Le principe, posé par notre Team Leader SEO
« Un site qui performe ne se répare pas après coup, il se pense avant. Les erreurs les plus chères ne sont pas éditoriales (un texte se réécrit), elles sont structurelles : un mauvais nom de domaine, un CMS inadapté ou une architecture bancale se paient en mois de retard et en refonte. »
Basil, Team Leader SEO chez Premiere.Page
Voici donc ce qu’il faut décider avant d’écrire la moindre ligne. C’est la méthode que suivent nos experts SEO sur chaque nouveau projet.
Pourquoi tout le monde crée un site, et pourquoi c’est un piège
N’importe qui peut aujourd’hui décrire son activité à une IA et obtenir un site complet en quelques minutes. C’est une bonne nouvelle : l’outil est puissant, rapide, accessible. Le problème n’est pas là.
Le problème, c’est qu’un site sorti d’un trait par quelqu’un qui ne sait pas ce qu’il cherche à obtenir est un site invisible. Beau, rapide à produire, et introuvable. L’IA génère la coquille. Elle ne décide pas à votre place à qui vous parlez, sur quelles requêtes vous voulez exister, comment vos pages s’articulent, ni ce qui prouve que vous êtes légitime. Ces choix-là, ce sont eux qui font qu’un site existe vraiment.

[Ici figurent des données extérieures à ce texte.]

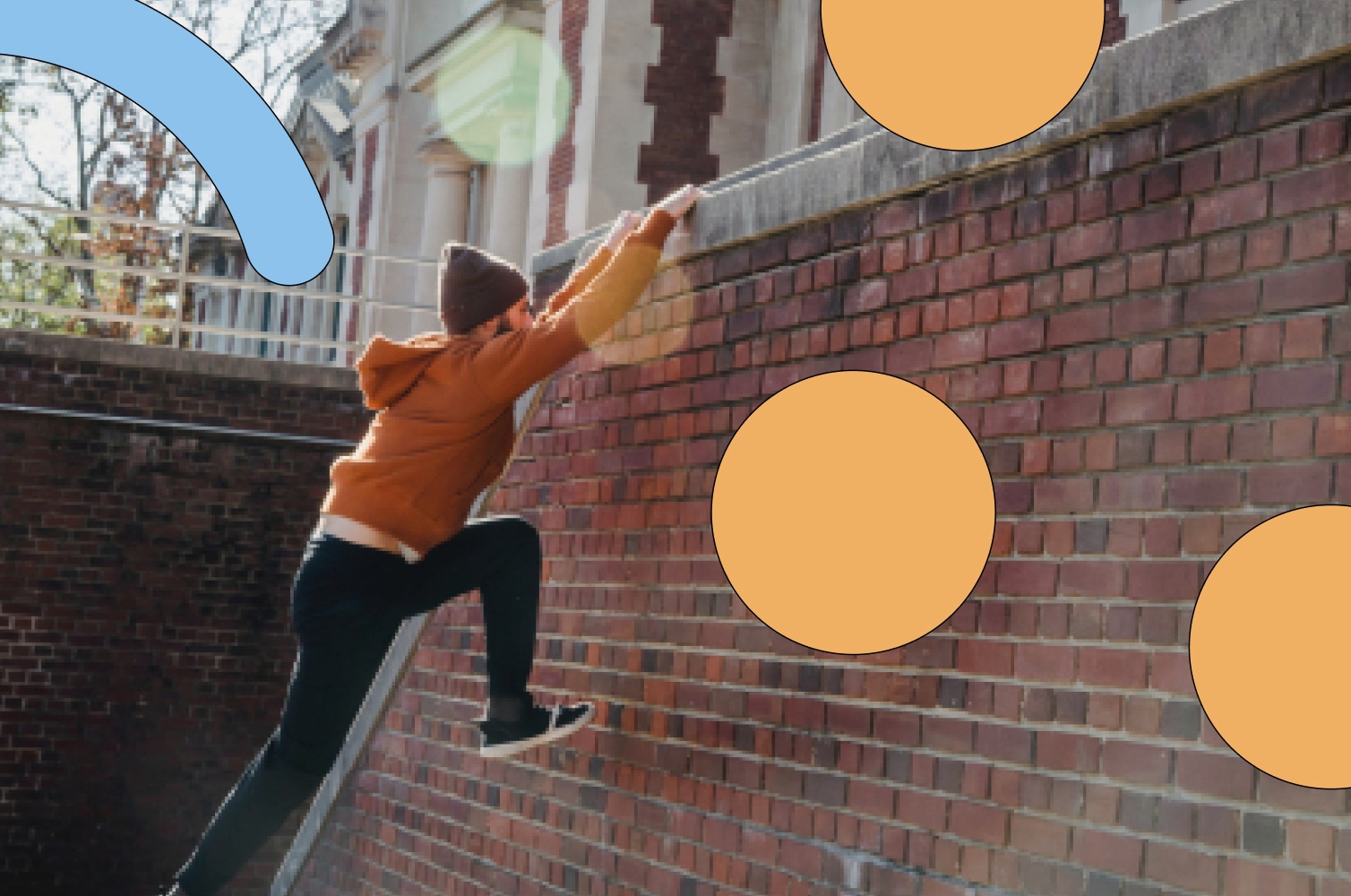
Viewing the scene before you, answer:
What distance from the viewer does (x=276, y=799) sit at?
5.22m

Autrement dit : l’IA est une excellente exécutante et une mauvaise stratège. C’est exactement pour ça que la réflexion en amont n’a jamais autant compté qu’en 2026. Pendant que tout le monde produit vite, ce qui fait la différence, c’est de produire juste.
1. Définir sa stratégie avant la première page
Avant de penser au design, posez trois questions simples : à qui je m’adresse, que cherche cette personne, et qu’est-ce que je veux qu’elle fasse en arrivant chez moi.
La clé, c’est l’intention de recherche. Quand quelqu’un tape une requête dans Google ou la pose à une IA, il a un besoin précis : comprendre, comparer, ou acheter. Votre site doit répondre à ce besoin, pas afficher ce que vous avez envie de dire. Le moyen le plus simple de le vérifier, gratuitement : tapez vos requêtes cibles et regardez ce que les moteurs affichent déjà. Le type de contenu qui ressort (un guide, une page service, une fiche produit) vous dit ce qui est attendu. C’est votre cahier des charges éditorial, offert.
Ce travail conditionne tout le reste : les pages à créer, leur format, leur nombre. Le sauter, c’est construire à l’aveugle.
2. Choisir ses mots-clés : viser juste, pas large
Vouloir se positionner sur tout, c’est n’exister sur rien. Mieux vaut choisir ses batailles : quelques requêtes vraiment alignées avec votre activité, votre zone et la maturité de votre site, plutôt qu’une liste de termes ultra-concurrentiels qu’un site neuf n’atteindra pas avant longtemps.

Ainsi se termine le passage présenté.